**Exercise aim**
Copy the records below word for word, keeping every line and its order unchanged.

**Records for processing**
** Begin **

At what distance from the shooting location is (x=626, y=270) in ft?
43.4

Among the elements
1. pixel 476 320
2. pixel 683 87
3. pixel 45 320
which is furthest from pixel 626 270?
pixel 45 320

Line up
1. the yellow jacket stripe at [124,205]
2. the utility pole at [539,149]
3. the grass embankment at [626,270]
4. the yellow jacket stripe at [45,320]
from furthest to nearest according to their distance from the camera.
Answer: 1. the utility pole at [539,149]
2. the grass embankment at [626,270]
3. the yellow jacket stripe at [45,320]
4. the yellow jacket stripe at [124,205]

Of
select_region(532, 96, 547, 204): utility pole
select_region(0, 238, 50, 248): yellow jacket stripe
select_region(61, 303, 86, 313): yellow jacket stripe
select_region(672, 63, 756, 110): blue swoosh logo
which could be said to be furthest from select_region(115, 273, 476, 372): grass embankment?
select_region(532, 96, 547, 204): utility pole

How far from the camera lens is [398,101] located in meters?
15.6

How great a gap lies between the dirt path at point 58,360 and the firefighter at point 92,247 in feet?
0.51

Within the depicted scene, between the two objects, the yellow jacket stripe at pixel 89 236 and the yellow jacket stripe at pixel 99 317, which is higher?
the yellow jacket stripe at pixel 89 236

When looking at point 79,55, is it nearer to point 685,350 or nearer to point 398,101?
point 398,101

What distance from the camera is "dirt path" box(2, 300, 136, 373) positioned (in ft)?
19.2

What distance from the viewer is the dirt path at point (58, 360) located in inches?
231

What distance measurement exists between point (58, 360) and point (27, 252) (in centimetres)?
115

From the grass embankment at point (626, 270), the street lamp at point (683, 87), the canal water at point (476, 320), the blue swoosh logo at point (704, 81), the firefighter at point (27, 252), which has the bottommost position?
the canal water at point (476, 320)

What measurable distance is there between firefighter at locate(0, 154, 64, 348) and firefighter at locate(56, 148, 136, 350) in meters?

** End **

**Output**
At what distance from the shooting location is (x=626, y=270) in ft?
43.4

Among the elements
1. pixel 476 320
2. pixel 683 87
3. pixel 45 320
which is furthest from pixel 626 270?
pixel 45 320

Line up
1. the yellow jacket stripe at [124,205]
2. the utility pole at [539,149]
3. the grass embankment at [626,270]
4. the yellow jacket stripe at [45,320]
from furthest to nearest according to their distance from the camera.
Answer: 1. the utility pole at [539,149]
2. the grass embankment at [626,270]
3. the yellow jacket stripe at [45,320]
4. the yellow jacket stripe at [124,205]

Of
select_region(532, 96, 547, 204): utility pole
select_region(0, 238, 50, 248): yellow jacket stripe
select_region(61, 303, 86, 313): yellow jacket stripe
select_region(672, 63, 756, 110): blue swoosh logo
which could be said to be furthest from select_region(115, 273, 476, 372): grass embankment?
select_region(532, 96, 547, 204): utility pole

How far from the camera lens is [398,101] located in meters?
15.6

How great a gap lies between the dirt path at point 58,360 and the firefighter at point 92,247 in feet?
0.51

Within the depicted scene, between the two objects, the yellow jacket stripe at pixel 89 236 and the yellow jacket stripe at pixel 99 317, which is higher?
the yellow jacket stripe at pixel 89 236

When looking at point 79,55, is it nearer to point 685,350 or nearer to point 398,101?
point 398,101

What distance from the camera is "dirt path" box(2, 300, 136, 373) positioned (in ft)?
19.2

What distance from the viewer is the dirt path at point (58, 360) located in inches?
231

What distance measurement exists between point (58, 360) and point (27, 252) (in centimetres)?
115

From the grass embankment at point (626, 270), the street lamp at point (683, 87), the canal water at point (476, 320), the blue swoosh logo at point (704, 81), the firefighter at point (27, 252), which has the bottommost position?
the canal water at point (476, 320)

What measurable distance is there between firefighter at locate(0, 154, 64, 348) and firefighter at locate(56, 148, 136, 350) in meters?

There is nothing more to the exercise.